Short task -> List each line below that contains the word "cylindrical".

Data to process ->
>>>>
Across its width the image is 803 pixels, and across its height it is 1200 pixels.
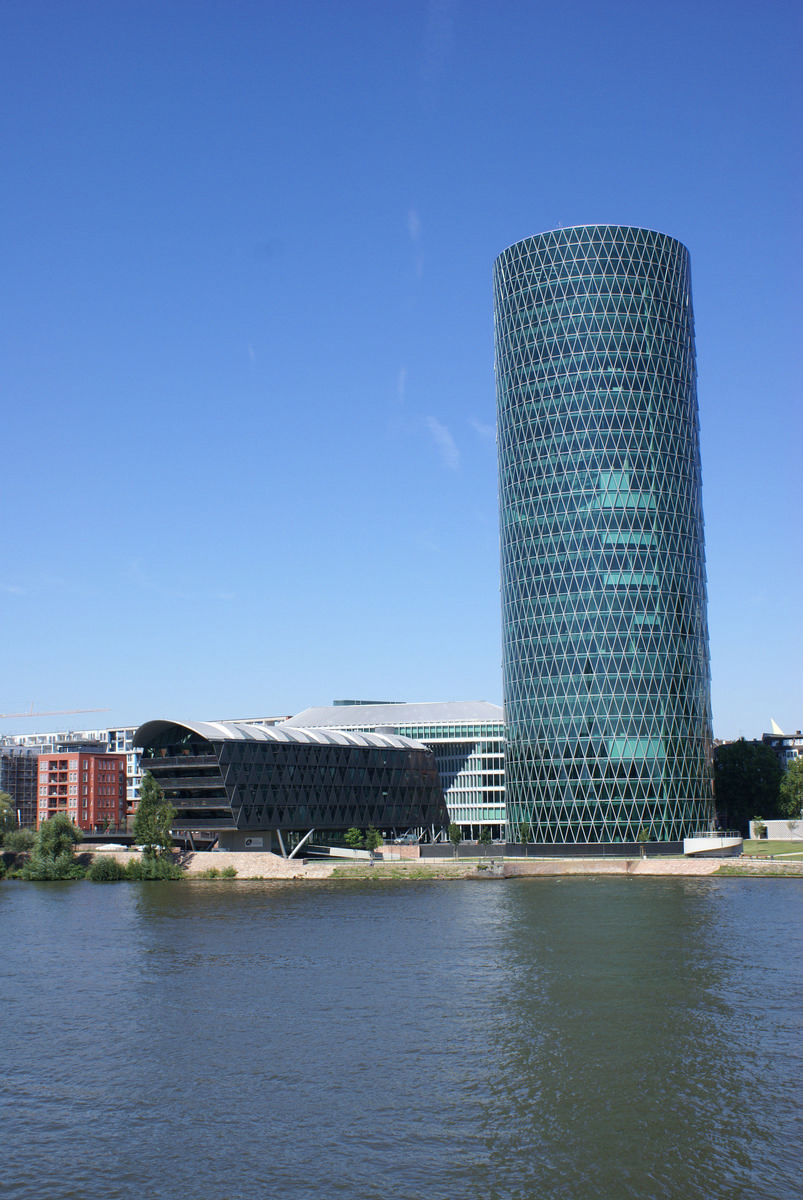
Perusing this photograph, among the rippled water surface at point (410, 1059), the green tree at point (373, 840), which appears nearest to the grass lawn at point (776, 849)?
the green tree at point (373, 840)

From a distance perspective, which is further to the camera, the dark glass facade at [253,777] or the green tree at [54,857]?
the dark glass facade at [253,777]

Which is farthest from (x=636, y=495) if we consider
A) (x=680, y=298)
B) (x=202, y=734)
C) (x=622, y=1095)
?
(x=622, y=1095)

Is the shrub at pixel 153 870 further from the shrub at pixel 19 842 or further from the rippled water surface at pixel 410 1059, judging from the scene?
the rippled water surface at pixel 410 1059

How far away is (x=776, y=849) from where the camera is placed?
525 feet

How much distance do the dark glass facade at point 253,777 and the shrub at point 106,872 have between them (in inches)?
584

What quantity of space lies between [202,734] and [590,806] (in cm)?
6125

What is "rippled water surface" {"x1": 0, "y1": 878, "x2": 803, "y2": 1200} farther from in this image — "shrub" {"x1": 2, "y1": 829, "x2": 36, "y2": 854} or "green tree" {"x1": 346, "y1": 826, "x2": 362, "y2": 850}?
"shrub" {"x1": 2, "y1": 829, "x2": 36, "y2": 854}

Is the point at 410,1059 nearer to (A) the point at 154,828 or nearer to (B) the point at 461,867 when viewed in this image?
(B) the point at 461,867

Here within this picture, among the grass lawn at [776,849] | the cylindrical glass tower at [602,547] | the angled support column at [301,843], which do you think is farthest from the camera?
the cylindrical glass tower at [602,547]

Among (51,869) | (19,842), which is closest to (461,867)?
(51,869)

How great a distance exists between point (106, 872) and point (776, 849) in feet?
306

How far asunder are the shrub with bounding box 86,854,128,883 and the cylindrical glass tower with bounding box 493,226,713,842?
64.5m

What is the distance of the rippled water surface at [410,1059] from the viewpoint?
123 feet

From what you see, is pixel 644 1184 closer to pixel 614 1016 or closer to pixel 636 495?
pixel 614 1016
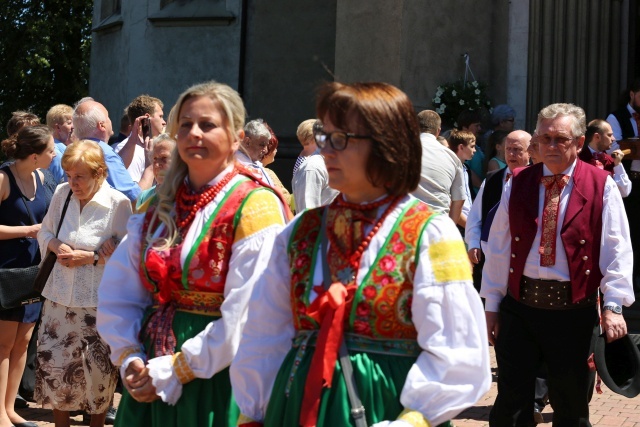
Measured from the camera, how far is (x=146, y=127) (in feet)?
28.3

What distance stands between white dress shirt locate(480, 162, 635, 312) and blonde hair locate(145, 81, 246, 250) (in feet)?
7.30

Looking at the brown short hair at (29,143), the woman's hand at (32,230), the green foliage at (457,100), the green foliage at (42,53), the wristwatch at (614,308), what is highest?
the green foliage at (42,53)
<<<<
>>>>
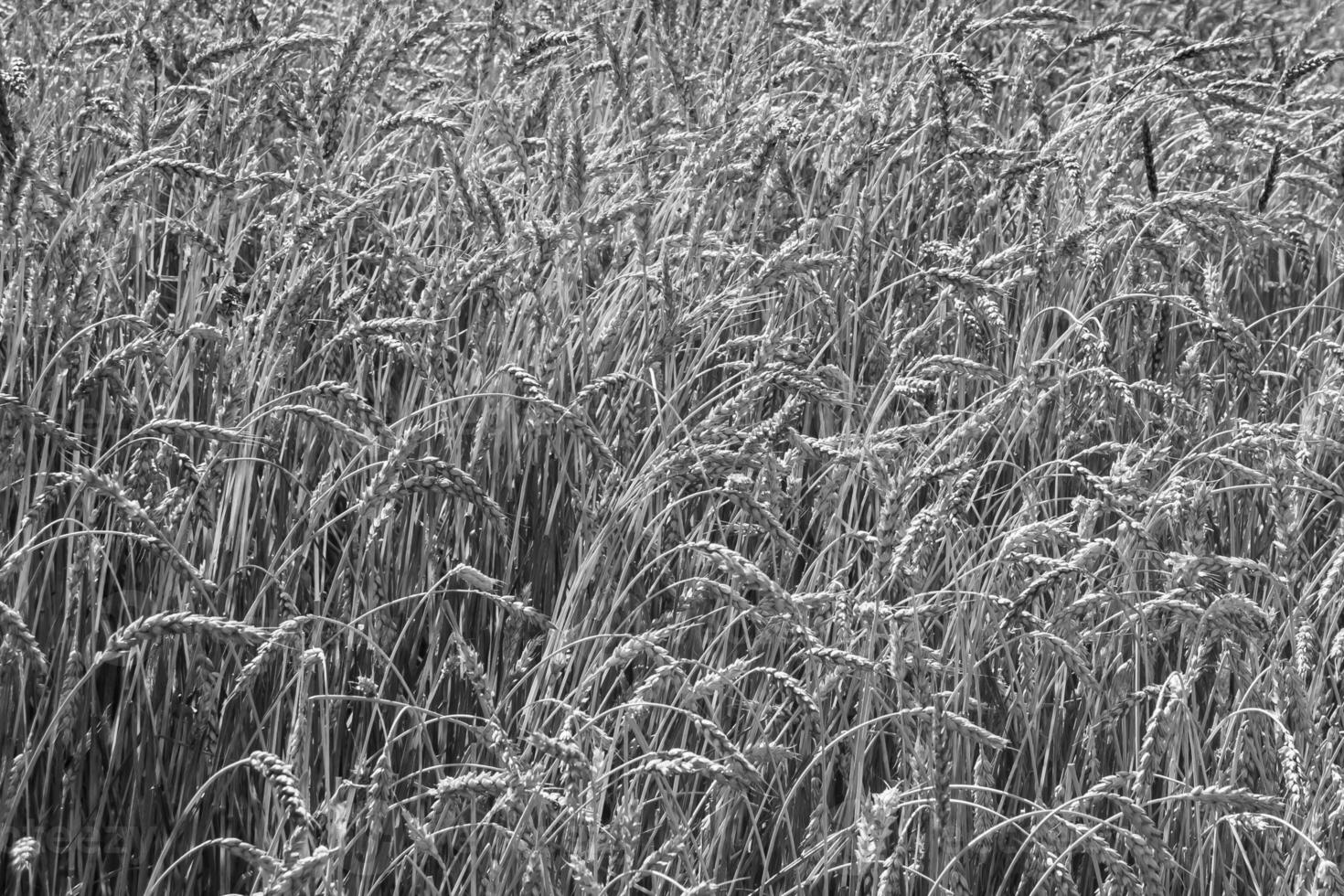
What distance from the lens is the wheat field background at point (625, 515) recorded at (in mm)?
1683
<<<<
Written response ->
Here within this picture, among the grass lawn at [776,849] | the cylindrical glass tower at [602,547] | the angled support column at [301,843], which do you think is farthest from the camera?
the cylindrical glass tower at [602,547]
How far asunder are the shrub with bounding box 86,854,128,883 and the cylindrical glass tower with bounding box 493,226,713,842?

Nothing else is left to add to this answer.